◆ **EXCERPTED TEXT**:
============
DS 23 TEST #3
About what percent of the area under the normal curve is within plus two and minus two standard deviation of the mean?
95% (95.5%)
The standard normal probability distribution is one which has
A mean of 0 and a standard deviation of 1
As the size of the sample increases, what happens to the shape of the sampling distribution of sample means?
Approaches a normal distribution
All possible samples of size n are selected from a population and the mean of each sample is determined. What is the mean of the sample means?
Exactly the same as the population
The variation in the population as measured by the standard deviation has little or no effect in determining the size of a sample selected from the population.
False
To determine the value of the standard error of the mean, the total error is divided by the sample size.
False
One factor in determining the size of a sample is the maximum allowable error that you must decide on. It is the maximum error you will tolerate at a specified level of confidence.
True
The 95 percent confidence interval states that 95 percent of the sample means of a specified sample size selected from a population will lie within plus and minus 1.96 standard deviations of the hypothesized population mean.
True
The Central Limit Theorem states that if the sample size n is sufficiently large, the sampling distribution of the means will be approximately normal no matter whether the population is normally distributed, skewed, or uniform.
True
The Student t distribution has a greater spread than does the z distribution. As a result, the critical values of t for a given level of significance are larger in magnitude than the corresponding z critical values.
True
The area under the normal curve within plus and minus one standard deviation of the mean is about 68%.
True
The higher the degree of confidence, the larger the sample required to give a certain precision.
True
The mean divides the normal curve into two identical halves.
True
The normal curve falls off smoothly in either direction from the central value. Since it is asymptotic, the curve gets closer and closer to the X-axis, but never actually touches it.
True
The standard error of the mean will vary according to the size of the sample that is in the denominator. As the sample size n gets larger, the variability of the sample means gets smaller.
True
The standard normal distribution is a special normal distribution with a mean of 0 and a standard deviation of 1.
True
The t distribution is based on the assumption that the population of interest is normal or nearly normal.
True
The t distribution is more spread out and flatter at the center than is the standard normal distribution. However, as the sample size increases, the t distribution curve approaches the standard normal distribution.
True
The test statistic for a problem involving a small sample of under 30 and the population standard deviation is unknown is the Student's t distribution.
True
The test statistic t has n - 1 degrees of freedom.
True
The total area under the normal curve is 1.00.
True
There is not one t distribution, but rather a "family" of t distributions.
True
We can expect some difference between sample statistics and the corresponding population parameters. This difference is called the sampling error.
True
When referring to the normal probability function, there is not just one of them; there is a "family" of them.
True
What is the interval within which a population parameter is expected to lie?
confidence interval
The mean of all possible sample means is equal to the
population mean.
Sampling error is the difference between a sample statistic and the corresponding
population parameter.
A sample standard deviation is the best point estimate of the
population standard deviation
What proportion of the area under a normal curve is to the right of a z-score of zero?
50
For a standard normal distribution, what is the probability that z is greater than 1.75?
0.0401
What is the area under the normal curve between z = -1.0 and z = -2.0?
0.1359
What is the area under the normal curve between z = 0.0 and z = 1.79?
0.4633
What is the value of the continuity correction factor?
0.50
What proportion of the area under a normal curve is to the left of z = 0.50?
0.6914
What proportion of the area under a normal curve is to the right of z = -1.02?
============
◆ **GIVEN INFORMATION**:
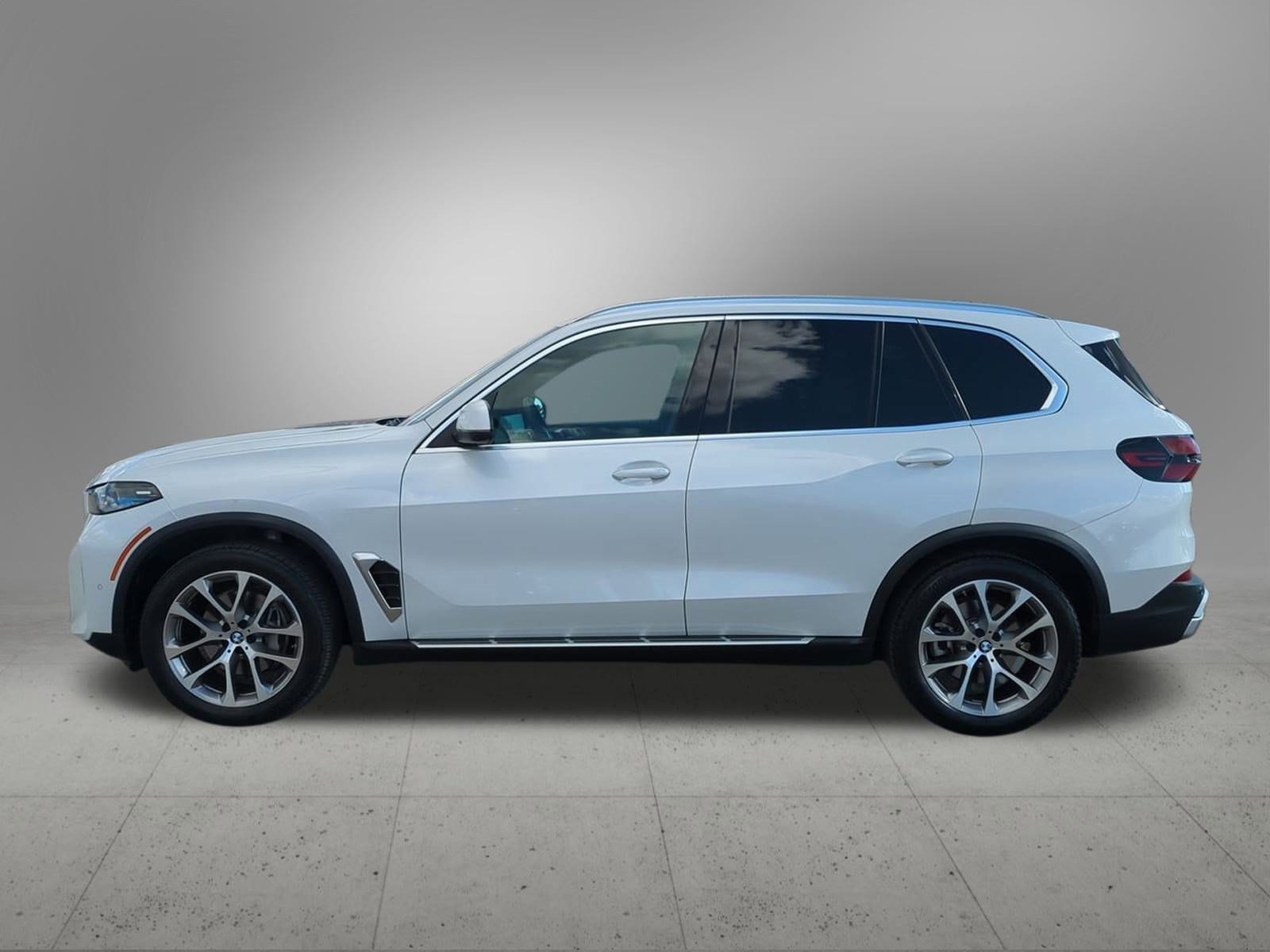 Thumbnail: 2024 BMW X5 - 3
============
◆ **WHAT YOU ARE ASKED TO DO**:
Answer these questions from the statistics test:
1. What is the total area under the normal curve?
2. How many degrees of freedom does the test statistic t have?
3. What is the area under the normal curve between z = 0.0 and z = 1.79?

◆ **ANSWER AREA**:
1. 1.00
2. n - 1
3. 0.4633